◆ Exercise description ◆
Lay out the material as a Markdown table with the columns Row and Line, from the line with "What is the length" up to and including the last line of the material. Give each non-blank line its own numbered row, skip blank lines, and leave out the pictures.

= = =

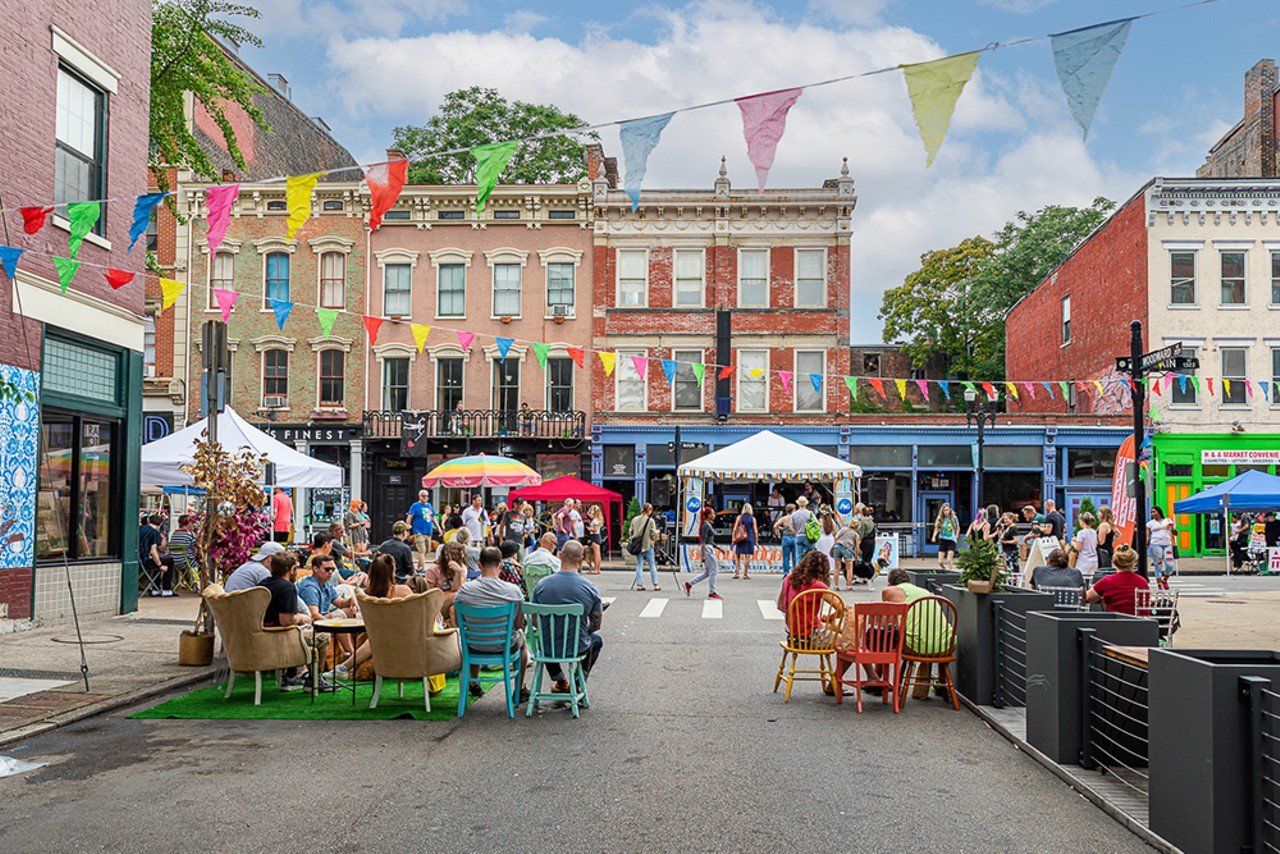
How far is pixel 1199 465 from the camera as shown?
118 feet

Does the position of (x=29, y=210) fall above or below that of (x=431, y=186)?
below

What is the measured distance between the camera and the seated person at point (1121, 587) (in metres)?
11.7

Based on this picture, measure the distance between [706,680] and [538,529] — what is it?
17893 millimetres

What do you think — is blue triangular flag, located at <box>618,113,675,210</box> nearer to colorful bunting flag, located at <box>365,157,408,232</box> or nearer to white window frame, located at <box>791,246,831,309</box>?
colorful bunting flag, located at <box>365,157,408,232</box>

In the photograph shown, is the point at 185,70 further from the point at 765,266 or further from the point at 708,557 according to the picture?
the point at 765,266

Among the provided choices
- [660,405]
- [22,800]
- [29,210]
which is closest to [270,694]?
[22,800]

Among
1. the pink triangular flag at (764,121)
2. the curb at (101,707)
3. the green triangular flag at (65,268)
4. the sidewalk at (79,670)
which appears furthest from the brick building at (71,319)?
the pink triangular flag at (764,121)

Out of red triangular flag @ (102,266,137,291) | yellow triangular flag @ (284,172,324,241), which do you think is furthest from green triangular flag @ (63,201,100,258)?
yellow triangular flag @ (284,172,324,241)

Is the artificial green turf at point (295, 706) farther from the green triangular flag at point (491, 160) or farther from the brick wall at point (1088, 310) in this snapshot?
the brick wall at point (1088, 310)

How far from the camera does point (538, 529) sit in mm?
29375

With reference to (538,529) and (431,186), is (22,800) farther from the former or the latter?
(431,186)

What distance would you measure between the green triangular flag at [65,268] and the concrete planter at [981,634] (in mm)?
10765

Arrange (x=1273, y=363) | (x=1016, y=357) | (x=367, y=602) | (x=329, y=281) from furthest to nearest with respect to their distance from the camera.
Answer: (x=1016, y=357) < (x=329, y=281) < (x=1273, y=363) < (x=367, y=602)

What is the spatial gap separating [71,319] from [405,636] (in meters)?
8.14
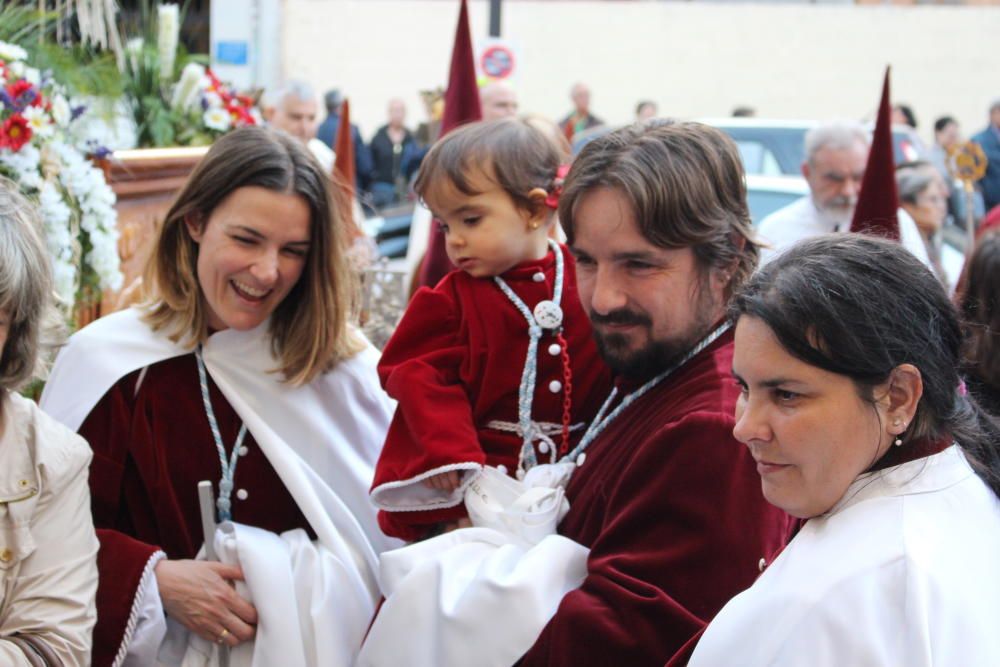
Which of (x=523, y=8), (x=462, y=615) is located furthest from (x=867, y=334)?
(x=523, y=8)

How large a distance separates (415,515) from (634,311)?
801mm

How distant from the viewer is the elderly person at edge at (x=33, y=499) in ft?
8.18

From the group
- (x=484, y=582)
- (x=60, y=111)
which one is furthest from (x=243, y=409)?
(x=60, y=111)

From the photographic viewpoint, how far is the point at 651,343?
2.55 meters

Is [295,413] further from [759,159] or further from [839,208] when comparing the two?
[759,159]

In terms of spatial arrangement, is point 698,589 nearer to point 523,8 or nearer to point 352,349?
point 352,349

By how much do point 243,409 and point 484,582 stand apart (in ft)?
3.19

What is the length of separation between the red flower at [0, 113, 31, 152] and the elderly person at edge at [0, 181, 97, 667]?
1.08 meters

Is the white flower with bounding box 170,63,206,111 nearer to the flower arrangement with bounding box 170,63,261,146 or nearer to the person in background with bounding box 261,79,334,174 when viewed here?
the flower arrangement with bounding box 170,63,261,146

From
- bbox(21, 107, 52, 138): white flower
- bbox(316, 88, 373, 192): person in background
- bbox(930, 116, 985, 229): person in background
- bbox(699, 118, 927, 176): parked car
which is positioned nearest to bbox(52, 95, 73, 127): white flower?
bbox(21, 107, 52, 138): white flower

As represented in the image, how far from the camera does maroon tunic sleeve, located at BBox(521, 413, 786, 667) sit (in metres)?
2.29

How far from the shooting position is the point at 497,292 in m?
3.09

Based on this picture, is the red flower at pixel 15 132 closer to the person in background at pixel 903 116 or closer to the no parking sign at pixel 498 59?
the no parking sign at pixel 498 59

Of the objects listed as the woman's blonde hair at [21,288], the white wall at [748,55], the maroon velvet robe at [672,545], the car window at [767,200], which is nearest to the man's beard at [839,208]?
the car window at [767,200]
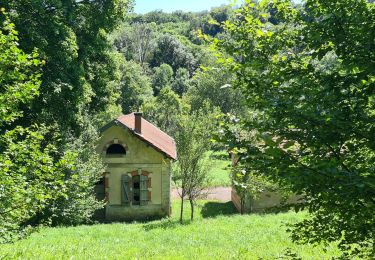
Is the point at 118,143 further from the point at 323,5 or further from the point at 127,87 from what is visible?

= = =

◆ Solution to the exercise ◆
| Row | Line |
|---|---|
| 1 | What is the length of separation between the red flower at [0, 113, 31, 152] and the elderly person at edge at [0, 181, 97, 667]? |
| 2 | 1.08 meters |
| 3 | Is the white flower with bounding box 170,63,206,111 nearer to the flower arrangement with bounding box 170,63,261,146 or nearer to the person in background with bounding box 261,79,334,174 when viewed here? |
| 4 | the flower arrangement with bounding box 170,63,261,146 |
| 5 | From |
| 6 | - bbox(21, 107, 52, 138): white flower |
| 7 | - bbox(316, 88, 373, 192): person in background |
| 8 | - bbox(930, 116, 985, 229): person in background |
| 9 | - bbox(699, 118, 927, 176): parked car |
| 10 | which is positioned nearest to bbox(52, 95, 73, 127): white flower? |
| 11 | bbox(21, 107, 52, 138): white flower |
| 12 | As represented in the image, how far from the camera does maroon tunic sleeve, located at BBox(521, 413, 786, 667) sit (in metres)? |
| 13 | 2.29 |
| 14 | How far from the shooting position is the point at 497,292 in m? |
| 15 | 3.09 |
| 16 | Based on this picture, is the red flower at pixel 15 132 closer to the person in background at pixel 903 116 or closer to the no parking sign at pixel 498 59? |
| 17 | the no parking sign at pixel 498 59 |
| 18 | Of the objects listed as the woman's blonde hair at [21,288], the white wall at [748,55], the maroon velvet robe at [672,545], the car window at [767,200], which is nearest to the man's beard at [839,208]? |
| 19 | the car window at [767,200] |
| 20 | Is the point at 118,143 further from the point at 323,5 or further from the point at 127,87 from what is visible? |